Using Bioperl To Match Primer Sites. Difficulty With Iupac.Pm
8.3 years ago
Daniel ★ 3.8k

Hi All

I have been trying to write a script to take IUPAC compliment primers and pull out the corresponding subsequence from a full length (Aiming to select sequence regions from an amplicon).

The code works for direct matches but I am having trouble implementing the IUPAC module for generating a regexp on the fly. The code below only includes generating the forward primer regex at the moment. I also want to change the trimming portion to a substring argument but that's for when I've worked out how to find the character position of the match.

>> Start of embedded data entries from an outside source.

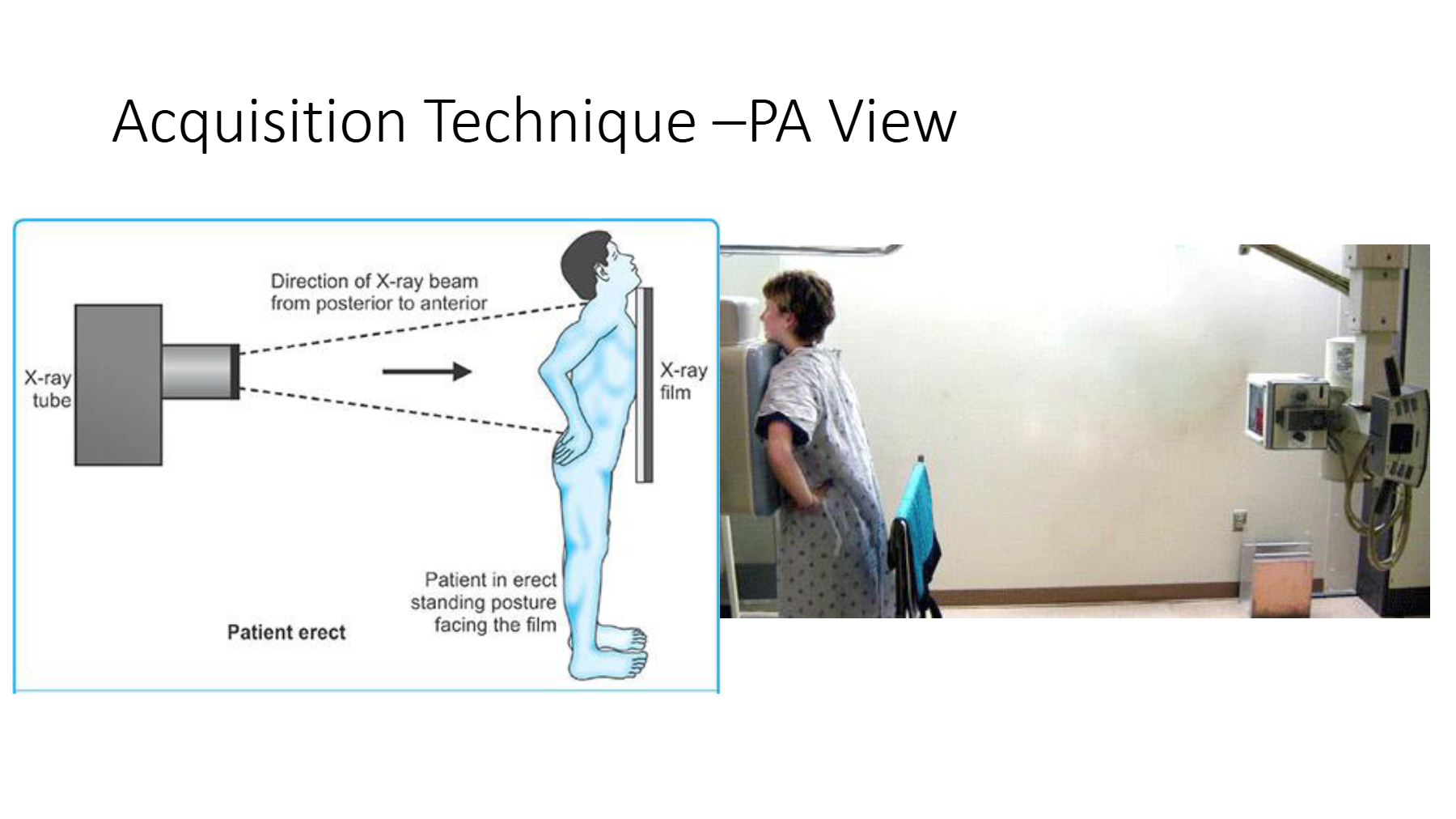 Acquisition Technique –PA View

Direction of X-ray beam from posterior to anterior

X-ray tube

X-ray film

Patient in erect standing posture facing the film

Patient erect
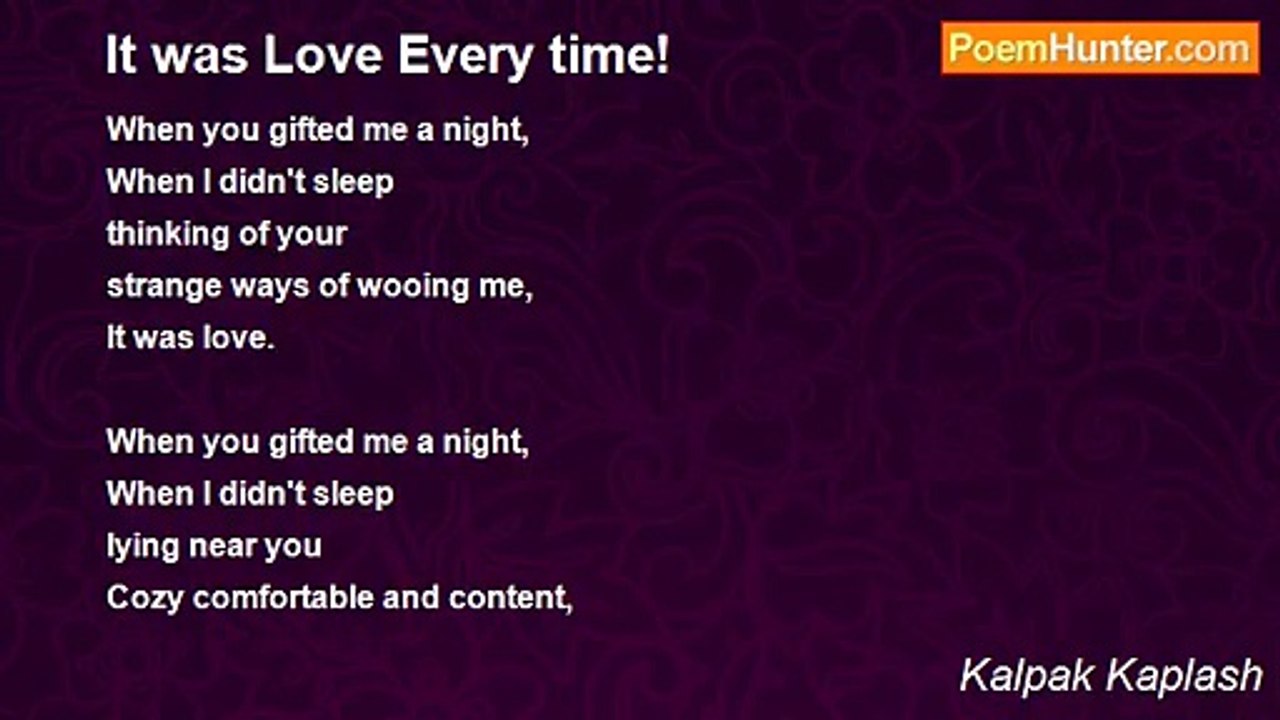 It was Love Every time!

PoemHunter.com

When you gifted me a night,
When I didn't sleep
thinking of your
strange ways of wooing me,
It was love.

When you gifted me a night,
When I didn't sleep
lying near you
Cozy comfortable and content,

Kalpak Kaplash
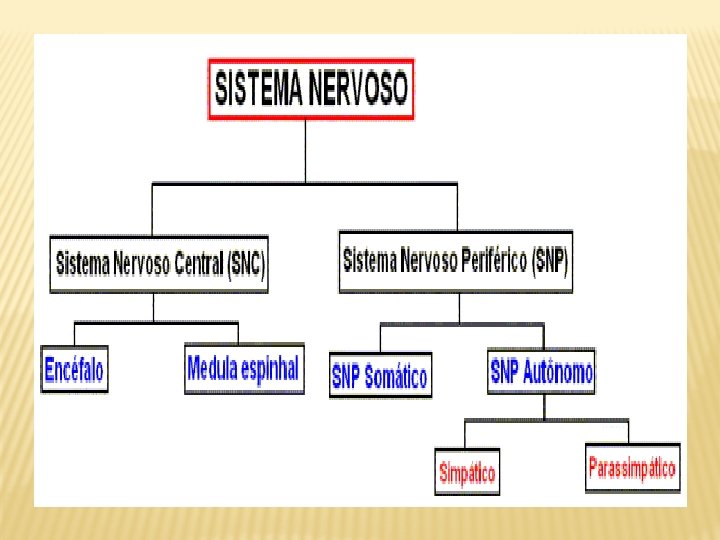 SISTEMA NERVOSO

Sistema Nervoso Central (SNC)

Sistema Nervoso Periférico (SNP)

Encéfalo

Medula espinhal

SNP Somático

SNP Autônomo

Simpático

Parassimpático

I have been mainly using Bio::Tools::IUPAC and Degenerate_primers but I have hit a brick wall, cant find any similar example scripts and would really appreciate any advice.


This is where I am so far:

use strict;
use warnings;

use Bio::Seq;
use Bio::SeqIO;
use Bio::Tools::IUPAC;

my $infile = $ARGV[0];
my $primer_f = $ARGV[1];
my $primer_r = $ARGV[2];

my $in = Bio::SeqIO->new(-file => "$infile", -format => 'fasta');
my $out = Bio::SeqIO->new(-file => ">out.fasta", -format => 'fasta');

##Generate forward matching regex 
my $ambiseq_f = Bio::Seq->new(-seq => "$primer_f", -alphabet => 'dna');

# Create all possible non-degenerate sequences
my $iupac = Bio::Tools::IUPAC->new(-seq => $ambiseq_f);
while (my $uniqueseq = $iupac->next_seq()) {
     # process the unique Bio::Seq object.    <---This is from the module documentation, Dont know what referring to.
        print $uniqueseq->seq . "\n";

my $regexp = $iupac->regexp();
#print "\n$regexp\n";

##Trim to matching region
while ( my $seq = $in->next_seq() ){
        my $trim5 = 0;
        my $trim53 = 0;

        if ( $seq->seq =~ m/^.*$primer_f(.*)/i ){
         $trim5 = $1;

        if ($trim5 =~ m/^(.*)$primer_r.*/i ){
                $trim53 = $1;
        #print ">" . $seq->id . "\n" . $trim53 . "\n";

EDIT: removed an array - pretty sure that's not right but forgot to remove it before.

bioperl
The issue was that I was reading the manual for the bioperl-live development package, then trying to use the stable version without realising.

For reference the development has a great method for generating degenerate primer regexs. Came in very useful.